TASKS TO COMPLETE ▸
(A) From the passage on medical algorithms, print the text from "If you are a" to "best possible match.".
(B) In the passage on medical algorithms, about how many hypertensive patients has the computer in the Cardiac Unit of Alabama Hospital helped after heart surgery?
(C) List every predictive algorithm named in the passage on medical algorithms.

Magnetic Resonance Imaging (MRI) uses the concept that the human body is made up of 70% of water. It is due to these water molecules that our body consists of many micro magnets.These magnets all align themselves in one direction when an external magnetic field is applied— an MRI machine in this case.

Now since the human body is 3D, so the X & Y gradients are also determined for an image.The signals that we measure in an MRI is a combination of the signals that are captured while the human body is being traced. A signal is composed of a series of sine waves where each sine wave has an individual frequency and amplitude.

The Fourier transform allows us to work out, what that frequency and amplitude are. Since the signal is encoded with magnetic-field, ingredients which make the frequency and phase relate to the position of the object. Once the frequencies are separated, then the amplitude of the image can be plotted.

Without the Fourier Transform, medical imaging would not have been possible. Ultrasounds, MRIs, and other medical-imaging techniques use the Fourier Transform algorithm to convert the images that are then converted into a readable format.

Probabilistic data-matching

If you are a doctor who is treating Vito Corleone, you might consider the electronic records that are related to Vito Corleone’s medical history (You do know that he is a Don, right?).So how does probabilistic data matching come into the picture?

Probabilistic data will be used to look for all the possible information regarding all available medical data. It will sort the data by giving preference to that data which has a likelihood of matching with Don’s medical data.

Probabilistic matching uses a likelihood ratio theory to assign comparison outcomes to the correct or “more likely” decision.

A patient whose symptoms are like a specific disease may have the relevant data analyzed against existing information. Based on the available matches, a physician will be able to determine which disease is the best possible match.

This allows the physician to create an accurate treatment plan thus giving the patient, a better chance of receiving the right treatment on time.Probabilistic algorithms such as Naive Bayes Classifier and PAIRS (Physician assistant Artificial Intelligence System) are being used for efficient inference in large models to provide additional evidence for research and medical cases.

Proportional Integral Derivative (PID)

In the Cardiac Unit of Alabama Hospital, the Mean Arterial Pressure of a patient is managed by a computer. This computer controls the infusion of vasodilating agents and it has helped around 1100 hypertensive patients after heart surgery.

This computer uses the digital version of a PID controller algorithm to perform the intensive task. PID is a control feedback mechanism, which controls the computer that eventually calculates an error value as the difference between the desired set point and the measured values.In simple terms, this algorithm reduces the difference between the desired output and the expected output.

The P in the symbol accounts for the present value of the error, I for the previous value, and D is the possible future value of the error. What the controller does is it tries to reduce the error by manipulating the various factors that are associated with the mechanism. Based on the combination of P, I, and D the best result with the least errors is processed. Probably every electronic circuit that has a mechanical or thermal system attached to it will use a PID circuit.

Predictive Algorithm

Some predictive medical algorithms claim that they can use real-time data from an ICU to predict events like cardiac arrests 24 hours before they happen. It is difficult for the human mind to memorize all the information and data that it has learned over a period. The predictive algorithm matches the data and information over a period. It also analyzes and judges the data over the current information, and then predicts the outcome based on the analysis.

Various predictive algorithms include:

• Time Series algorithm
• Regressions algorithm
• Association algorithm
• Clustering algorithm
• Decision Tree algorithm

With all the changes coming in the field of medicines and healthcare worldwide, algorithms are the next step. In a few years, physicians will be consultants and algorithms will work together to create a greater impact on human lives.

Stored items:
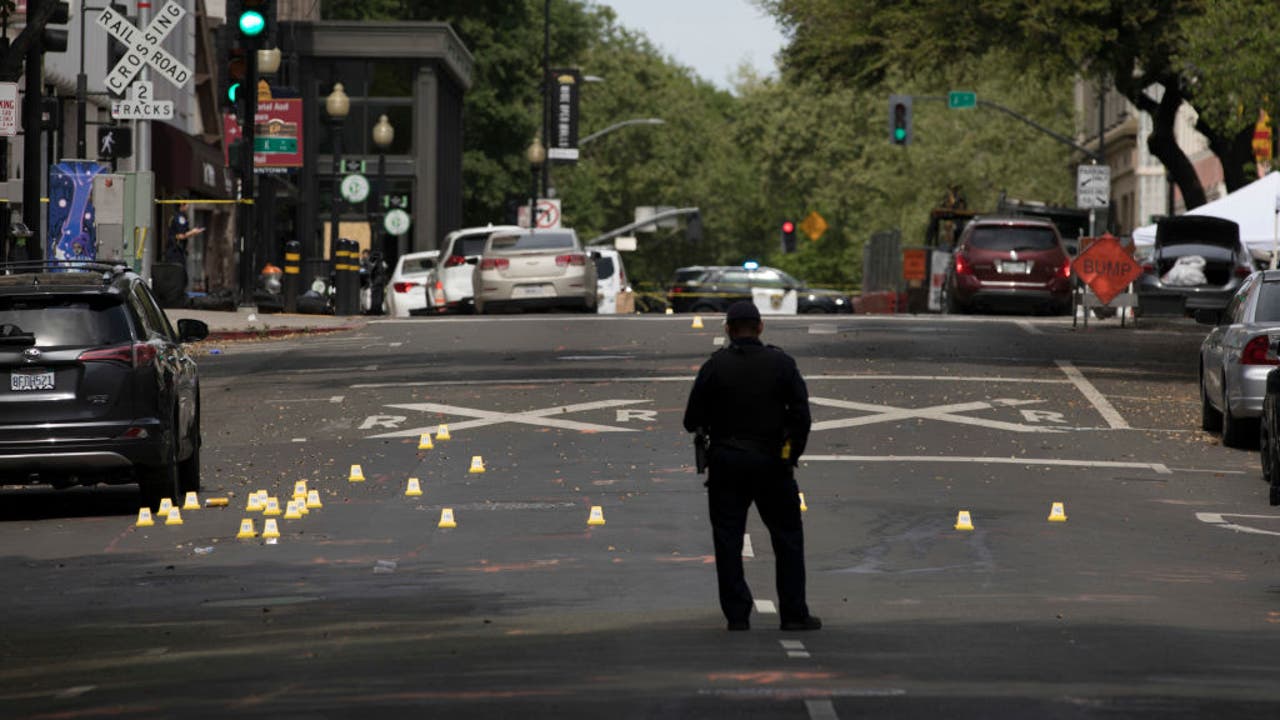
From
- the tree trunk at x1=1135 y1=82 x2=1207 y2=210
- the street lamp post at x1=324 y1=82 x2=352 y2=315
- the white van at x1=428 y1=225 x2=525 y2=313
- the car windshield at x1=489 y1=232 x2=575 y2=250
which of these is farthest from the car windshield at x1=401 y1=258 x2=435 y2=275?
the tree trunk at x1=1135 y1=82 x2=1207 y2=210

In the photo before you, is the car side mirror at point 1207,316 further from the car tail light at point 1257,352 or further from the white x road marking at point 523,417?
the white x road marking at point 523,417

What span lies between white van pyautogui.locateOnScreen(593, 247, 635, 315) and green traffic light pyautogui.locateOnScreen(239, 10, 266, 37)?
16.8 m

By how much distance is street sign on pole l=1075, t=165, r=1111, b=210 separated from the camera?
2036 inches

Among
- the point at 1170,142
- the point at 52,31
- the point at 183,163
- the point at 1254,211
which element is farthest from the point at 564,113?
the point at 52,31

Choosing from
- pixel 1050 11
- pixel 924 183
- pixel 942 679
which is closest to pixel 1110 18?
pixel 1050 11

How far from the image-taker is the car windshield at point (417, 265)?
48000 millimetres

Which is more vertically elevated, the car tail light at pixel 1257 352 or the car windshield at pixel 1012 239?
the car windshield at pixel 1012 239

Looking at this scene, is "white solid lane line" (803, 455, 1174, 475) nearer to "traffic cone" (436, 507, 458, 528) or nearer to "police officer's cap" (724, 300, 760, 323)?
"traffic cone" (436, 507, 458, 528)

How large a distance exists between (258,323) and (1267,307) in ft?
63.8

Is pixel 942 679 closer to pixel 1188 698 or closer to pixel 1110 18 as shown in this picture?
pixel 1188 698

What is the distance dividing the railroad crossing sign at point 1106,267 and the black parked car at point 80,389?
905 inches

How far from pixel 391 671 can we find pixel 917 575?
4.63 metres

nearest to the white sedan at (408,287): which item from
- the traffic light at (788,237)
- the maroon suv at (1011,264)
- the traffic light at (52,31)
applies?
the maroon suv at (1011,264)

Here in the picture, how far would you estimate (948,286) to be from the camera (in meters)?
44.2
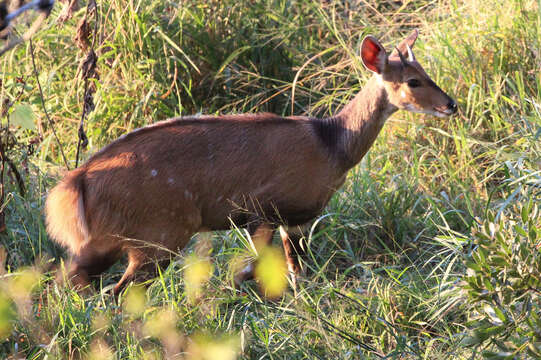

ANSWERS FOR EACH ITEM ▸
(A)
If you are a doctor who is treating Vito Corleone, you might consider the electronic records that are related to Vito Corleone’s medical history (You do know that he is a Don, right?).So how does probabilistic data matching come into the picture?

Probabilistic data will be used to look for all the possible information regarding all available medical data. It will sort the data by giving preference to that data which has a likelihood of matching with Don’s medical data.

Probabilistic matching uses a likelihood ratio theory to assign comparison outcomes to the correct or “more likely” decision.

A patient whose symptoms are like a specific disease may have the relevant data analyzed against existing information. Based on the available matches, a physician will be able to determine which disease is the best possible match.

(B) Around 1100

(C)
Time Series algorithm
Regressions algorithm
Association algorithm
Clustering algorithm
Decision Tree algorithm